İşimiz yeni başlıyor. Zira, bu anayasa değişikliğiyle beraber yeni döneme kadar iç tüzük değişikliği, mevcut kanunların cumhurbaşkanlığı hükümet sistemine uyumlu hale getirilmesi gibi önemli çalışmaları seçimlerden önce mutlaka tüm grupların istişare etmesiyle tamamlamayı düşünüyoruz. Milletimize söz verdiğimiz her konuda gerekli adımları atacağız ve yapısal reformlara kararlılıkla devam edeceğiz. Milletimize en iyi şekilde hizmet etmek, Türkiye'yi geleceğe taşımak hepimizin birinci derecede önceliğidir.

Bir tek vatandaşımızın dahil kalbinin kırılmasına rıza göstermeyeceğiz. Allah'ın izniyle kibir ve gurur nefislerimizi rehin almayacak. Şeffaf ve berrak bir yönetim anlayışıyla vatandaşımıza hizmet etmeye devam edeceğiz. Ayrımcılığın her türlüsünü reddedeceğiz, eleştiriye her zaman açık olacağız. Muhalefetin demokrasimizin olmazsa olmazı olduğu gerçeğini göz ardı etmeyeceğiz. Hepimize düşen görev, aşkla milletimizin emanetine sahip çıkmaktır. Bu mesele sen, ben meselesi değil, Türkiye meselesidir. Memleket meselesidir. Unutmayalım ki dünyanın gözleri üzerimizdedir. Bizler sadece bütün vatandaşlarımızın değil, mahsun ve mağdur bütün insanlığın meselelerini kendimize dert ediyoruz. Bütün insanlık için adalet ve barış istiyor, herkes için bunu temenni ediyoruz.

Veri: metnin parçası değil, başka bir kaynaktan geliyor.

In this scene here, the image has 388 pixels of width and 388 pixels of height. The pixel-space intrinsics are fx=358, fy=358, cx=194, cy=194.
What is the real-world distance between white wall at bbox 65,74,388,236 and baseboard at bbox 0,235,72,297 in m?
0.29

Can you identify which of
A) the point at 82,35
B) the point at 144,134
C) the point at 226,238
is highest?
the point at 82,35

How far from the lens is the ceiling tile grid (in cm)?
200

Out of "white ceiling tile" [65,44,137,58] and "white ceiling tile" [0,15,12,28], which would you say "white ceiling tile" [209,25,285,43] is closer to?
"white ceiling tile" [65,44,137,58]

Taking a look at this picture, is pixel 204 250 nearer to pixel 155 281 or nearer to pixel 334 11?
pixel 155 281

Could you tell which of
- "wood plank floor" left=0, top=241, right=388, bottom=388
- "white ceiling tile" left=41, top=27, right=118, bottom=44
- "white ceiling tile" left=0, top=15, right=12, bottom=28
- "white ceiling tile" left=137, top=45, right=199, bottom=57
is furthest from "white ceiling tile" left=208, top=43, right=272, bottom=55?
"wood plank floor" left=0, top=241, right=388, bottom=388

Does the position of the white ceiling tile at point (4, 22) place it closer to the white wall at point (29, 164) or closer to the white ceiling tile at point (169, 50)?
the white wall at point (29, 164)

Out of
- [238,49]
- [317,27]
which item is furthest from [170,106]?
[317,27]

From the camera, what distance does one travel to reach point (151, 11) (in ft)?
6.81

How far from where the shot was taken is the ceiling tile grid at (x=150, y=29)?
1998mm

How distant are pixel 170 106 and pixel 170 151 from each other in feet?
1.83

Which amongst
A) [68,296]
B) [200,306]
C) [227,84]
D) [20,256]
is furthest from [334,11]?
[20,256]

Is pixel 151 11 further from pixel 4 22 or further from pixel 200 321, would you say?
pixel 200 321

"Bazen sözlerimiz maksadını aşmış olabilir"

Aziz yol arkadaşlarım. İnsan ve vatandaş odaklı siyasetimizin özeti, insan onurunu yüceltmek, vatandaşlarımızın hak ve hukukunu muhafaza etmektir. Siyasetimizin esası demokrasimizi yüceltmek, hukuk düzenimizi sağlamaktır. 13 yılda sessiz devrimler yaptık, devlet ve vatandaş arasındaki ihtilaf alanlarını azalttık. Tüm bunlara rağmen 15 Temmuz ihanetine maruz kaldık. Devletin içindeki vesayet odaklarının vatandaş adına tamamen tasfiye edilmesi ve gelecek için tedbir alınması bir mecburiyet haline gelmiştir. 16 Nisan ile birlikte bu tedbiri aldık, almaya devam edeceğiz. Vesayet artıklarını milletin başına bela olmaktan çıkaracağız inşallah. Yoğun bir kampanya dönemi geçirdik. O heyecanlı günlerin tozu dumanında bazen sözlerimiz maksadını aşmış olabilir. Evet diyenler de, hayır diyenler de birbirini incitmiş olabilir. Şimdi incinmeleri, kırgınlıkları kenara bırakma, millet için el ele verme zamanıdır.

Baştan beri söylediğimiz şu, 50+1 milli iradenin tecellisidir. Sonunda da milletimiz fikrini söylemiştir. Sonunda da tercihini yüzde 51.4 ile "evet"ten yana kullanmıştır. Seçmen son sözünü söylemiştir. Şimdi her zamankinden daha fazla kardeşlik günüdür. Biz birlikte Türkiye'yiz. Bütün farklılıklarımızla birlikte bir bütünüz. Türkiye, tarihin, coğrafyanın kardeş kıldığı büyük bir ailedir. Biz bu ailenin içine fitne sokmaya çalışanlara asla müsamaha göstermeyeceğiz. Allah birliğimizi, beraberliğimizi bozmak isteyenlere fırsat vermesin. İktidar partisi olarak bu demokrasi ortamını koruyacağımızdan tüm vatandaşlarımız emin olsun. Ana muhalefet partisi başta olmak üzere tüm muhalefet partilerine ve muhalif kesimlere bir çağrım olacak. Tartışmalar, sert sözler kampanya döneminin tadı tuzu oldu. Bundan sonra hepimize düşen görev, enerjimizi ülkemizin daha güzel, daha güvenli, daha istikrarlı olması için harcamaktır.

80 milyon vatandaşımızın gözü kulağı olacağız. Hukukunu gözeteceğiz. Türkiye'de istikrar bu şekilde, bu oylamayla birlikte bir kez daha teyit edilmiştir. Kalıcı hale gelmiştir. Yerli ve yabancı yatırımcı için Türkiye bugünden itibaren daha da cazip hale gelmiştir. Bize düşen daha çok çalışmaktır. AK Parti hakkaniyetin sesi olmaya, aklı selimin sesi olmaya, milletimizin sesi olmaya devam edecektir. Sorumluluğumuz, yükümüz daha da artmıştır ancak bu yükü taşımak bizim için büyük bir onurdur. Siyaseti hakkaniyetle sürdürmek bizim milletimize olan sözümüzdür. Başımız dik yürüyeceğiz. Ülkemizin yararına en küçük bir fikri olana mutlaka kulak vereceğiz. Eskisinden daha çok bir elin nesi var, iki elin sesi var diyeceğiz. Meclis çatısı altında, STK'larla iletişime her zaman açık olacağız. Allah yar ve yardımcımız olsun. Bizi milletimize mahçup etmesin.